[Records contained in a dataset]
[Start of Attachment]

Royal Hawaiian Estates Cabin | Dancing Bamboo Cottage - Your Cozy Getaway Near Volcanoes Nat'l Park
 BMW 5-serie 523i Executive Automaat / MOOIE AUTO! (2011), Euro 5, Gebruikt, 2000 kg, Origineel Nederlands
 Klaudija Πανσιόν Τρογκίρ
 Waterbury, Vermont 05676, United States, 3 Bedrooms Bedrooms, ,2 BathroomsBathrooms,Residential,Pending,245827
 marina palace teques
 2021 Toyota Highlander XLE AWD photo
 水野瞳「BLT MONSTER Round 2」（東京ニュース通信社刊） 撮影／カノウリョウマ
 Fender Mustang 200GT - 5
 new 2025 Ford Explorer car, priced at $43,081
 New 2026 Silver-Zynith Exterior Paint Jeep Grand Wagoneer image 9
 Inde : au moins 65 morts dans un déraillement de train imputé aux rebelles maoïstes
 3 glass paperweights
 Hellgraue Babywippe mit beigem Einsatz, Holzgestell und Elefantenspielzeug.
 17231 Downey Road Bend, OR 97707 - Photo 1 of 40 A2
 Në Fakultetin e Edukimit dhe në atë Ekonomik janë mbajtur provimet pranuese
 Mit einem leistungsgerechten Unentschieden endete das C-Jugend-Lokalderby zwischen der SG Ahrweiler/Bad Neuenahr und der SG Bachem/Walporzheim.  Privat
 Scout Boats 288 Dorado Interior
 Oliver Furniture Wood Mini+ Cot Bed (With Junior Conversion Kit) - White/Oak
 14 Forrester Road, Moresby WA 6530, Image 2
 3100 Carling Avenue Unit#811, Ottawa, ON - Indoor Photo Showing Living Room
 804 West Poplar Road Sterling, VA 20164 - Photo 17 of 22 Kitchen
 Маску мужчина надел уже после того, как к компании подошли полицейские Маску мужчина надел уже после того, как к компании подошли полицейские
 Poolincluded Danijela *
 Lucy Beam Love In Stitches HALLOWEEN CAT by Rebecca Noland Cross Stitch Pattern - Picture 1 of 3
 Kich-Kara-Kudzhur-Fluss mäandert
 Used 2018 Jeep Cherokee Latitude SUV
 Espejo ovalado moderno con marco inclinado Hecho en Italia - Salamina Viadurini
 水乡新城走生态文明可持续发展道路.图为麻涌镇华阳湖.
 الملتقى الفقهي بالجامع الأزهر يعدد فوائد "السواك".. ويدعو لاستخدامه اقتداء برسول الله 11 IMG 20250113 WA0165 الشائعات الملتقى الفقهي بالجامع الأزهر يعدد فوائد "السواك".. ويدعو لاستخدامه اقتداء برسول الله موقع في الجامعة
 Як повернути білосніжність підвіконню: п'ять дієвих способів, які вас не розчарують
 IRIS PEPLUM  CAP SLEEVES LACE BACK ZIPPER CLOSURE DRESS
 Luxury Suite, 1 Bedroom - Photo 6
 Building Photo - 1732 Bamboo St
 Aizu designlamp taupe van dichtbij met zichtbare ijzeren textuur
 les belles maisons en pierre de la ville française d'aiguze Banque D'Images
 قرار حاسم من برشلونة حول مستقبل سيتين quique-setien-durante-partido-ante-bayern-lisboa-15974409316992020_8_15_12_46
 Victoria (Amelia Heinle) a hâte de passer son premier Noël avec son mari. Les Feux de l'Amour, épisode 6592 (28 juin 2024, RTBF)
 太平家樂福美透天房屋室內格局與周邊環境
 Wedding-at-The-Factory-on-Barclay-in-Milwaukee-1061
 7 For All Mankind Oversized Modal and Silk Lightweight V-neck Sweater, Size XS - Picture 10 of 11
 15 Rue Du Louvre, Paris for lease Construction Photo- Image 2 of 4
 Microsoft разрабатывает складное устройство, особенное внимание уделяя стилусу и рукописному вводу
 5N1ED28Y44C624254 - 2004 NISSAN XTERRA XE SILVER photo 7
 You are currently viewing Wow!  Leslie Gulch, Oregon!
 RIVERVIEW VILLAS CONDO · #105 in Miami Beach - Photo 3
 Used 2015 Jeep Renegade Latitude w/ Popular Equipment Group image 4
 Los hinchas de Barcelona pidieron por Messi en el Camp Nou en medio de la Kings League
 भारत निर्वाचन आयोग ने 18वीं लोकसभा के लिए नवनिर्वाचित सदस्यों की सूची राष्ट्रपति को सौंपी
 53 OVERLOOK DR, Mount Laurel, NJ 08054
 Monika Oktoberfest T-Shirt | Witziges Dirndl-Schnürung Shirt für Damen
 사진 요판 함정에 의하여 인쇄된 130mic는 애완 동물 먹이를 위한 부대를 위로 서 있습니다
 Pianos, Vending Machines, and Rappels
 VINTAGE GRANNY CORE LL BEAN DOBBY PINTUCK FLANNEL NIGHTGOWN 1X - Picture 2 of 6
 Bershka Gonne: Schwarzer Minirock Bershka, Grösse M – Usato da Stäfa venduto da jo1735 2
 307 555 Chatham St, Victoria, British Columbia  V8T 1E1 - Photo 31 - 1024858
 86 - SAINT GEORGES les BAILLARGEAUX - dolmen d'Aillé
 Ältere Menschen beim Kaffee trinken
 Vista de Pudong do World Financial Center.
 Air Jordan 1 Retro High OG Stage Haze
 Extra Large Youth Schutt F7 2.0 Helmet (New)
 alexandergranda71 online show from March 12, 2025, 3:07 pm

[End of Attachment]

*PROBLEM STATEMENT*:
Using the data above, print exactly the lines from the line that contains "水野瞳「BLT MONSTER Round" through the line that contains "Hellgraue Babywippe mit", with both included.

*WORKED SOLUTION*:
 水野瞳「BLT MONSTER Round 2」（東京ニュース通信社刊） 撮影／カノウリョウマ
 Fender Mustang 200GT - 5
 new 2025 Ford Explorer car, priced at $43,081
 New 2026 Silver-Zynith Exterior Paint Jeep Grand Wagoneer image 9
 Inde : au moins 65 morts dans un déraillement de train imputé aux rebelles maoïstes
 3 glass paperweights
 Hellgraue Babywippe mit beigem Einsatz, Holzgestell und Elefantenspielzeug.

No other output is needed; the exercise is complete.